> WORK TASK A
Summarize the reflection titled “Reconciled” in two sentences.
> WORK TASK B
Answer these questions on the reflection titled “Reconciled,” marking each answer with its numeral on its own line.
(i) How many men are with Esau as he comes toward Jacob?
(ii) How many times does Jacob bow as he approaches Esau?
(iii) Whose face does Jacob say he has seen in the face of his brother?

“Reconciled” ( Genesis 33: 8, HCSB ) by Carley Evans

Jacob sees Esau coming toward him with 400 men at his side. Quickly Jacob arranges his children among Leah, Rachel, and two slave women, perhaps in an effort to protect as he puts Joseph in the rear position. He goes on ahead, bowing seven times as he approaches his brother, Esau. Jacob, by bowing seven times, is telling his brother that he sincerely regrets earlier deceptions and is ready to submit to the older of the twins.

But Esau surprises Jacob, hugging and kissing him. Together, they weep as they reconcile.

When Esau sees the women and children, he wants to know about “this whole procession” and what it means. Jacob answers that his intention is to “find favor” with his brother. (Genesis 33:8) Esau tells Jacob to “keep what you have.” He says that he “has enough, my brother.” (Genesis 33:9) Jacob says he has seen “God’s face” in the face of his brother and so pressures Esau to “take my present” “since you have accepted me.” (Genesis 33:11, 10) Esau relents and accepts the gift Jacob brings him — now, what is this gift?

Saved entries
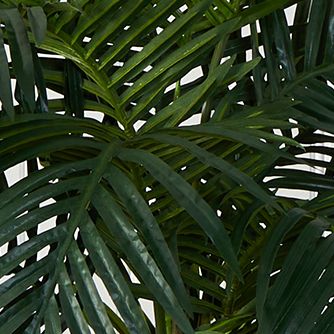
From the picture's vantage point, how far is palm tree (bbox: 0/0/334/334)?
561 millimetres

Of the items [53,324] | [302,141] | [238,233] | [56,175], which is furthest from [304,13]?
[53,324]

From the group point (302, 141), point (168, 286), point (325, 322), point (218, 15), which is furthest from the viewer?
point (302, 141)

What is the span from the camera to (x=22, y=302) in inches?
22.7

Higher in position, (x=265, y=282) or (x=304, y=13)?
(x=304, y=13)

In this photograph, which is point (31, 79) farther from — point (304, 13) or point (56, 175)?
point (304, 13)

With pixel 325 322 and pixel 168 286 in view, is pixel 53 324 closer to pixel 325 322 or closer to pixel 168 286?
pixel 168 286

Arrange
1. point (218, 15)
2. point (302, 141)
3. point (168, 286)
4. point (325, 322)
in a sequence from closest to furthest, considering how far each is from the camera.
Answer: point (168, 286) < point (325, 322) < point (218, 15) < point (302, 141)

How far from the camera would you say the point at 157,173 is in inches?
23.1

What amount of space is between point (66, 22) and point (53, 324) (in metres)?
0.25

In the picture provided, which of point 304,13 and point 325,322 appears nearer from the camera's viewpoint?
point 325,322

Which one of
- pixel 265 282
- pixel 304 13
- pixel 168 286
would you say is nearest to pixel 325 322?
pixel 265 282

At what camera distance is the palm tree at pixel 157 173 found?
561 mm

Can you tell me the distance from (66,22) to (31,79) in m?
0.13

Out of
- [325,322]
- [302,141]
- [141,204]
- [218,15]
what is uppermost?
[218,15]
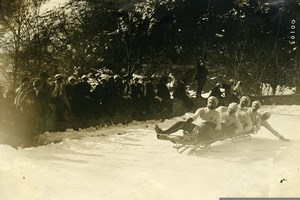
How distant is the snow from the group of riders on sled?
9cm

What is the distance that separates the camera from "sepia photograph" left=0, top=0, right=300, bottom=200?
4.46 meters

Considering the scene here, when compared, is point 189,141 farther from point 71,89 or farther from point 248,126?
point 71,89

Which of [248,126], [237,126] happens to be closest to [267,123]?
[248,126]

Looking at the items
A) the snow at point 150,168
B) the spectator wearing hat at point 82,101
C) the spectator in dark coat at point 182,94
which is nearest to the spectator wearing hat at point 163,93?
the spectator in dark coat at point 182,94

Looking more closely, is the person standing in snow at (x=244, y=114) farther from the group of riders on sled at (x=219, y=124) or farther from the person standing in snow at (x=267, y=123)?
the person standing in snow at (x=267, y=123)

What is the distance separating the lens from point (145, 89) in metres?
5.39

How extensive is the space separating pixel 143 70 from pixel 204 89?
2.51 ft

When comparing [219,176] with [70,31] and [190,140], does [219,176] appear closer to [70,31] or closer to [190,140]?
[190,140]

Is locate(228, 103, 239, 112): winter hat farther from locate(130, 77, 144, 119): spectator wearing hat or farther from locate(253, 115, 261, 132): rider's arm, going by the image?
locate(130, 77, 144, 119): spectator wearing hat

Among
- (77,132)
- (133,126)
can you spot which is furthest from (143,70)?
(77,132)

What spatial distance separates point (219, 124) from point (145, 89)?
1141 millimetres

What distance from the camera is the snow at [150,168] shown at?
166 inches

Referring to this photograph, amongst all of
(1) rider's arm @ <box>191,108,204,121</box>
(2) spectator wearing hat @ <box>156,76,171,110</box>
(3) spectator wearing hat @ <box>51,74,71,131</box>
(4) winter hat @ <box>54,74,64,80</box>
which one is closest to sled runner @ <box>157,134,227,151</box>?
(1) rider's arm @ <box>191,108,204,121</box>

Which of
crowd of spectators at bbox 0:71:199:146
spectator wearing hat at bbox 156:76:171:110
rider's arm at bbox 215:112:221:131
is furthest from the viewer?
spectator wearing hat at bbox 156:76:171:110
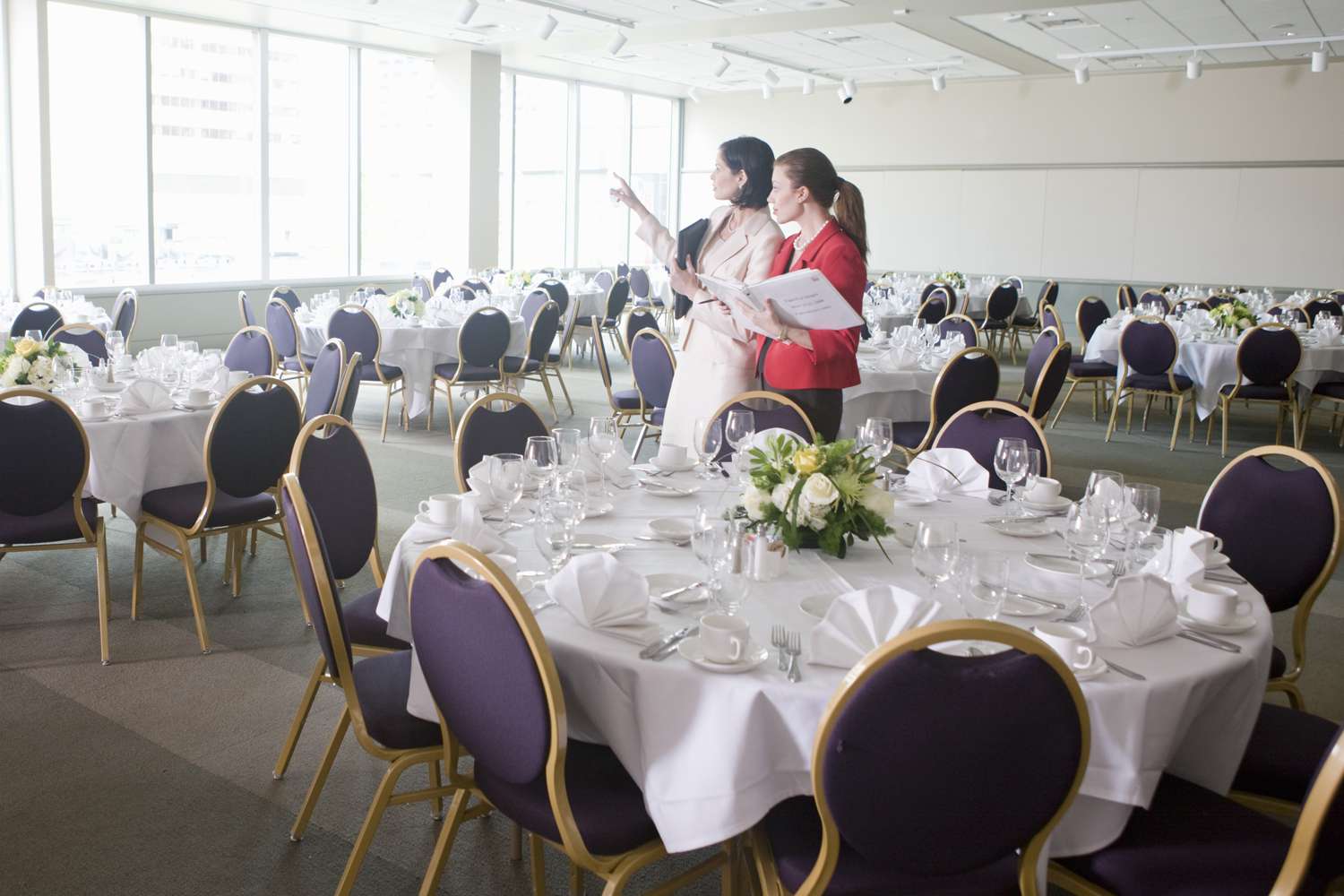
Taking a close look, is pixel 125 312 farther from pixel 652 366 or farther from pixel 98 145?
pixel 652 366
==
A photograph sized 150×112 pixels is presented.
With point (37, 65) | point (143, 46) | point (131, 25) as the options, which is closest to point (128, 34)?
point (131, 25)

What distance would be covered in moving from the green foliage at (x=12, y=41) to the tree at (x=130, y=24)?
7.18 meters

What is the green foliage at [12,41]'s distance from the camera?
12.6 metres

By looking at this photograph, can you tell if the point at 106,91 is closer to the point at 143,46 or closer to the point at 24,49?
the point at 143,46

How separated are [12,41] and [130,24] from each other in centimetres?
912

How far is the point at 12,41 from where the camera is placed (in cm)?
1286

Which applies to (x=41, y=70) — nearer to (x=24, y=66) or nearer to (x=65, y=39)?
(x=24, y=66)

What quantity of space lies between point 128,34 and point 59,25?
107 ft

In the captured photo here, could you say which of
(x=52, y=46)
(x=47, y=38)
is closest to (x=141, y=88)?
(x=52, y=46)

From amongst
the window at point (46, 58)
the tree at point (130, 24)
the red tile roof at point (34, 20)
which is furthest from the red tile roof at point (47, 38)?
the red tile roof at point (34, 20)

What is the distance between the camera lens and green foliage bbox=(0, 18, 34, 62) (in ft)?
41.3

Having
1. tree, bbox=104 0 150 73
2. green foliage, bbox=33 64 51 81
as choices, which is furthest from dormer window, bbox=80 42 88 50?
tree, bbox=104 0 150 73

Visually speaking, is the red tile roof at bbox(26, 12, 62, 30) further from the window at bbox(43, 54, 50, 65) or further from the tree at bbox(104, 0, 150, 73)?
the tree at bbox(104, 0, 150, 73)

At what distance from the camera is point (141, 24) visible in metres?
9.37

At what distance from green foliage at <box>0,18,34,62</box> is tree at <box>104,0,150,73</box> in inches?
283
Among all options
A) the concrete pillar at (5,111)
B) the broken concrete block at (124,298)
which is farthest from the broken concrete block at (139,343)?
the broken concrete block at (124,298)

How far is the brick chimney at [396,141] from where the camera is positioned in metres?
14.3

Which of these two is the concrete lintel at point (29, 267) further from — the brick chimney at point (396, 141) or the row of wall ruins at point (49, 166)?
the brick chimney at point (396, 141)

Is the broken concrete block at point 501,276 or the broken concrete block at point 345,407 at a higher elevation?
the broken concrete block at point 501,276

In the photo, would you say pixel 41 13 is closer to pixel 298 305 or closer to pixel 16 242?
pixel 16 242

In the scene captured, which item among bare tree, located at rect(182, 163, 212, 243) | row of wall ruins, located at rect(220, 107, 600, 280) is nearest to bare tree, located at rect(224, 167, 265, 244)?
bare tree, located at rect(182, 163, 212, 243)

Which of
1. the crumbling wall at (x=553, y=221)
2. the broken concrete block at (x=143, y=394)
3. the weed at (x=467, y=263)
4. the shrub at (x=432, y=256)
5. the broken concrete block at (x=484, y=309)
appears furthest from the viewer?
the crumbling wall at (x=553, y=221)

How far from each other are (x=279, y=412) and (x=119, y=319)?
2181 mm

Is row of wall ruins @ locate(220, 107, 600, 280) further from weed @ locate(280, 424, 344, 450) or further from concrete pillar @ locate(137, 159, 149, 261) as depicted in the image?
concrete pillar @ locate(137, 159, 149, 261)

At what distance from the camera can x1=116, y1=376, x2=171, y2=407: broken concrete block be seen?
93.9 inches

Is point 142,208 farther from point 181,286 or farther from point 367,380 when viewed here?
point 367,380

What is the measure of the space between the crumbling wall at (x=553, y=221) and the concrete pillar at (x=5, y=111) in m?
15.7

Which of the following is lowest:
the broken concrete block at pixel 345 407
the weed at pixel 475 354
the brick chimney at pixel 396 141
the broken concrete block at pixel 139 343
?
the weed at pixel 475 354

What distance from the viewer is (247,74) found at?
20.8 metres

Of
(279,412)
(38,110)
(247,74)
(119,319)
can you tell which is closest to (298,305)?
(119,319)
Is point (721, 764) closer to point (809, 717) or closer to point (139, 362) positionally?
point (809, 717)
---
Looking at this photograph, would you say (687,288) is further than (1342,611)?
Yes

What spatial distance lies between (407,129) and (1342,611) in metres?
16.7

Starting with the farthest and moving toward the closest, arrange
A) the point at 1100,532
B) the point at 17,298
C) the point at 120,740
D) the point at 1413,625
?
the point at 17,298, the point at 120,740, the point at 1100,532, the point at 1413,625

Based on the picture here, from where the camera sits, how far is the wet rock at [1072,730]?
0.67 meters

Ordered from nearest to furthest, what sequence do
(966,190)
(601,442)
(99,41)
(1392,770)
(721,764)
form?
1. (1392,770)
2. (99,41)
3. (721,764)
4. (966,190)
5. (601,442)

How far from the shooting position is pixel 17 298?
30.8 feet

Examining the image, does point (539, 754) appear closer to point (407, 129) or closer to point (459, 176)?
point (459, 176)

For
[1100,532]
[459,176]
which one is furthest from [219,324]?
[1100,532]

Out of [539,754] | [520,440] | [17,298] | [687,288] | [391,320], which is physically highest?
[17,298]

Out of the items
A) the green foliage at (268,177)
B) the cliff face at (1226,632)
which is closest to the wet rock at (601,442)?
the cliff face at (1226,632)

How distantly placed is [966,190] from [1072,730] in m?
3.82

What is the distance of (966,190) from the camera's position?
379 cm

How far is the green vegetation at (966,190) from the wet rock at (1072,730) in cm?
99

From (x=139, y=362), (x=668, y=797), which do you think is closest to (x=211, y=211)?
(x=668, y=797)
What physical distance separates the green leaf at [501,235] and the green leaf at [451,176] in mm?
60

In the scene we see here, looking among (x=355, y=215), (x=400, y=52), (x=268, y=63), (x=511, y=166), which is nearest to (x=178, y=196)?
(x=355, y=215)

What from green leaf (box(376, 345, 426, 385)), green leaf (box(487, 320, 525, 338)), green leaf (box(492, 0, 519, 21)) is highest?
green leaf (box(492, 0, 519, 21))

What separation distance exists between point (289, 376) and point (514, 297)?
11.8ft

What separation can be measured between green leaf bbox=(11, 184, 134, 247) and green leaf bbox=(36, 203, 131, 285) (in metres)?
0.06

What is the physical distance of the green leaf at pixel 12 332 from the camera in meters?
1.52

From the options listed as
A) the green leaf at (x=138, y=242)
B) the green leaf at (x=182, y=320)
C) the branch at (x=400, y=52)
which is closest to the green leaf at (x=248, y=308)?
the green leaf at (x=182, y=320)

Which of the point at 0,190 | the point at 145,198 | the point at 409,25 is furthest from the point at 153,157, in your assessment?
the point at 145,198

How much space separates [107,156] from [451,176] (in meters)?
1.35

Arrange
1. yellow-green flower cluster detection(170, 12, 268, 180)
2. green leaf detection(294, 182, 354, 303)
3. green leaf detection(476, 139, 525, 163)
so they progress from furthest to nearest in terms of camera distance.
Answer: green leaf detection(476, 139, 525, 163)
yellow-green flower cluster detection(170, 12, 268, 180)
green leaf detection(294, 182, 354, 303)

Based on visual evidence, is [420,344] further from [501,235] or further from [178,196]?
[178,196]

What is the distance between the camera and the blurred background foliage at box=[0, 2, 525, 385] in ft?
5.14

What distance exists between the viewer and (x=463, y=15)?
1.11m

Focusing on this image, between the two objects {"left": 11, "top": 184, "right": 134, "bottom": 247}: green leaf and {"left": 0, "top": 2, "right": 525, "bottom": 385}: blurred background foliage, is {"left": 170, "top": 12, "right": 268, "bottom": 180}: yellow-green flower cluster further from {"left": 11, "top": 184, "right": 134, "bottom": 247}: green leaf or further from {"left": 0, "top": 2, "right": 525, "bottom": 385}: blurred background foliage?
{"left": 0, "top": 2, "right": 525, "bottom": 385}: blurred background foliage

> WRITTEN ANSWER A
Seeing Esau approach with 400 men, Jacob arranges his family, goes ahead, and bows seven times to show regret for his earlier deceptions and readiness to submit. Esau instead hugs and kisses him, the two weep as they reconcile, and when Jacob says he wants to find favor, Esau at first tells him to keep what he has but then accepts the gift.

> WRITTEN ANSWER B
(i) 400
(ii) Seven
(iii) God's